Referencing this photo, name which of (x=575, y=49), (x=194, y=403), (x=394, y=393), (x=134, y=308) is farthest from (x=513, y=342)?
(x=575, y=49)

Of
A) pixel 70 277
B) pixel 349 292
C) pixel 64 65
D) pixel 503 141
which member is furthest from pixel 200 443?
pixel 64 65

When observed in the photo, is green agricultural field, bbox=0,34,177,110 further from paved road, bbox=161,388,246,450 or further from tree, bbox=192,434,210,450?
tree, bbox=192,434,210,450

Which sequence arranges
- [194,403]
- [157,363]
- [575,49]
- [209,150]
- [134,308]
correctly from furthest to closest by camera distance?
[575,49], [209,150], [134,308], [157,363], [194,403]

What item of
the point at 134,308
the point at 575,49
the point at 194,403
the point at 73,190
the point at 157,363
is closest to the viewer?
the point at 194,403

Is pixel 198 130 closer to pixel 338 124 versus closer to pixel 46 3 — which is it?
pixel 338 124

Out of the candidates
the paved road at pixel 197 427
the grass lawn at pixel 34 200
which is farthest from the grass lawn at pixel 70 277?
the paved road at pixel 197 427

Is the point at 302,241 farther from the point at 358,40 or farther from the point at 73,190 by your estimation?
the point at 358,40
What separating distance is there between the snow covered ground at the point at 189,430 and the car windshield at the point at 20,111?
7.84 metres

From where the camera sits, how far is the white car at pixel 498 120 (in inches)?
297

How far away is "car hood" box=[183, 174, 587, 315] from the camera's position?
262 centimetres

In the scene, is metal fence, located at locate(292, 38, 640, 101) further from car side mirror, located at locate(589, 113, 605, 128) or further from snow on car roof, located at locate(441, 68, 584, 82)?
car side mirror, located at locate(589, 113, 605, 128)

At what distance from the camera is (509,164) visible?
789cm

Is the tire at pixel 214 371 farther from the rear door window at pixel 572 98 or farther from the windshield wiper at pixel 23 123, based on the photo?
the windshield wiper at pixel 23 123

• **要件**
上に示した行を一つ残らず、一字一句変えずにそのまま繰り返してください。

• **出力**
Referencing this photo, name which of (x=575, y=49), (x=194, y=403), (x=394, y=393), (x=134, y=308) is farthest from (x=513, y=342)?
(x=575, y=49)

Of
A) pixel 70 277
B) pixel 349 292
C) pixel 64 65
D) pixel 503 141
which member is furthest from pixel 200 443?
pixel 64 65

When observed in the photo, is green agricultural field, bbox=0,34,177,110 further from paved road, bbox=161,388,246,450 or further from tree, bbox=192,434,210,450?
tree, bbox=192,434,210,450

Which sequence arranges
- [194,403]
- [157,363]
- [575,49]
- [209,150]
- [134,308]
correctly from furthest to closest by camera distance?
[575,49], [209,150], [134,308], [157,363], [194,403]

What item of
the point at 134,308
the point at 575,49
the point at 194,403
the point at 73,190
the point at 157,363
is closest to the viewer?
the point at 194,403

Is pixel 198 130 closer to pixel 338 124 versus closer to pixel 46 3 — which is it?
pixel 338 124

Out of the candidates
the paved road at pixel 197 427
the grass lawn at pixel 34 200
which is farthest from the grass lawn at pixel 70 277?
the paved road at pixel 197 427

Is the point at 302,241 farther from the point at 358,40 or farther from the point at 73,190 by your estimation?
the point at 358,40
What separating distance is there between the snow covered ground at the point at 189,430 and the car windshield at the point at 20,111?
7.84 metres

From where the camera sits, how far is the white car at pixel 498 120 (in inches)?
297

How far away is "car hood" box=[183, 174, 587, 315] from the camera's position?
262 centimetres

In the scene, is metal fence, located at locate(292, 38, 640, 101) further from car side mirror, located at locate(589, 113, 605, 128) or further from snow on car roof, located at locate(441, 68, 584, 82)?
car side mirror, located at locate(589, 113, 605, 128)

At what distance from the camera is (509,164) visible?
789cm

Is the tire at pixel 214 371 farther from the rear door window at pixel 572 98 or farther from the windshield wiper at pixel 23 123, based on the photo?
the windshield wiper at pixel 23 123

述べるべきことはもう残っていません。